━━ INPUT FOR THIS TASK

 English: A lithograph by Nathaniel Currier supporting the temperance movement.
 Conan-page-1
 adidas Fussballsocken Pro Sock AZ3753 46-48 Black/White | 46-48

━━━━
━━ INPUT FOR THIS TASK

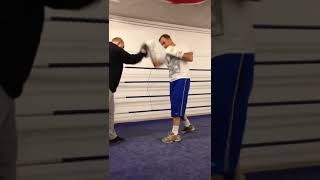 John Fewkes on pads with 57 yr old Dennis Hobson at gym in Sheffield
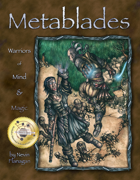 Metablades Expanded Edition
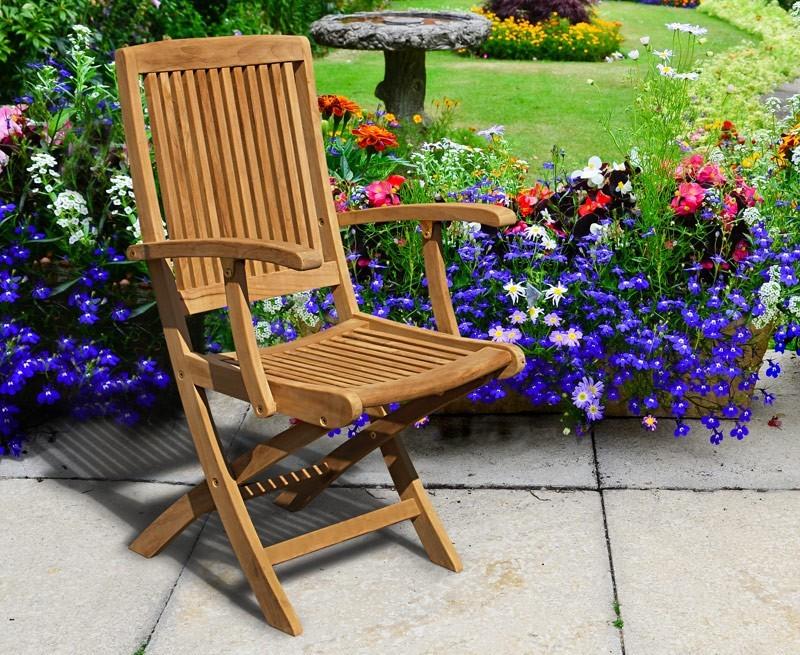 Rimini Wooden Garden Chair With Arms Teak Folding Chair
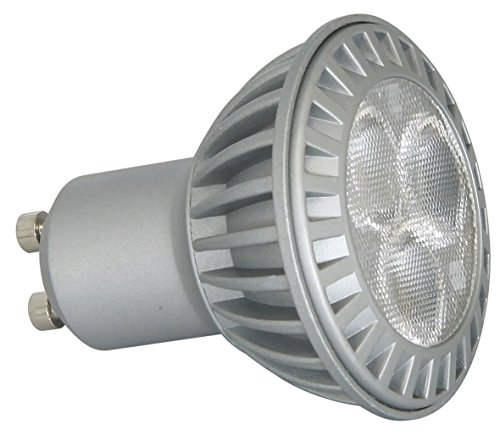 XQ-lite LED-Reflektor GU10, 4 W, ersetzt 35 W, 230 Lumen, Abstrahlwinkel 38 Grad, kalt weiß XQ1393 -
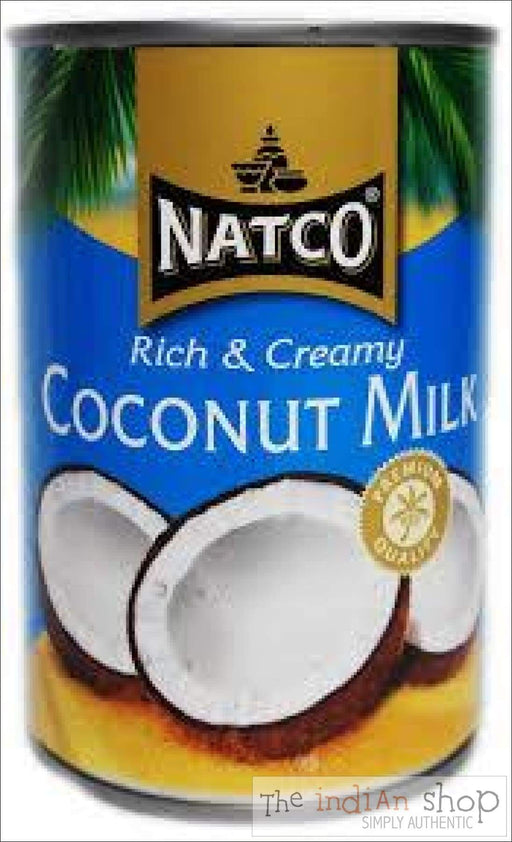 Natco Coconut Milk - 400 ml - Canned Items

━━━━

## PROMPT:
Each line above starting at the one holding "John Fewkes on" and ending at the one holding "Natco Coconut Milk - 400 ml - Canned Items" should be set down exactly as it stands, both ends included, with no pictures.

## SOLUTION FOR THIS PROBLEM:
 John Fewkes on pads with 57 yr old Dennis Hobson at gym in Sheffield
 Metablades Expanded Edition
 Rimini Wooden Garden Chair With Arms Teak Folding Chair
 XQ-lite LED-Reflektor GU10, 4 W, ersetzt 35 W, 230 Lumen, Abstrahlwinkel 38 Grad, kalt weiß XQ1393 -
 Natco Coconut Milk - 400 ml - Canned Items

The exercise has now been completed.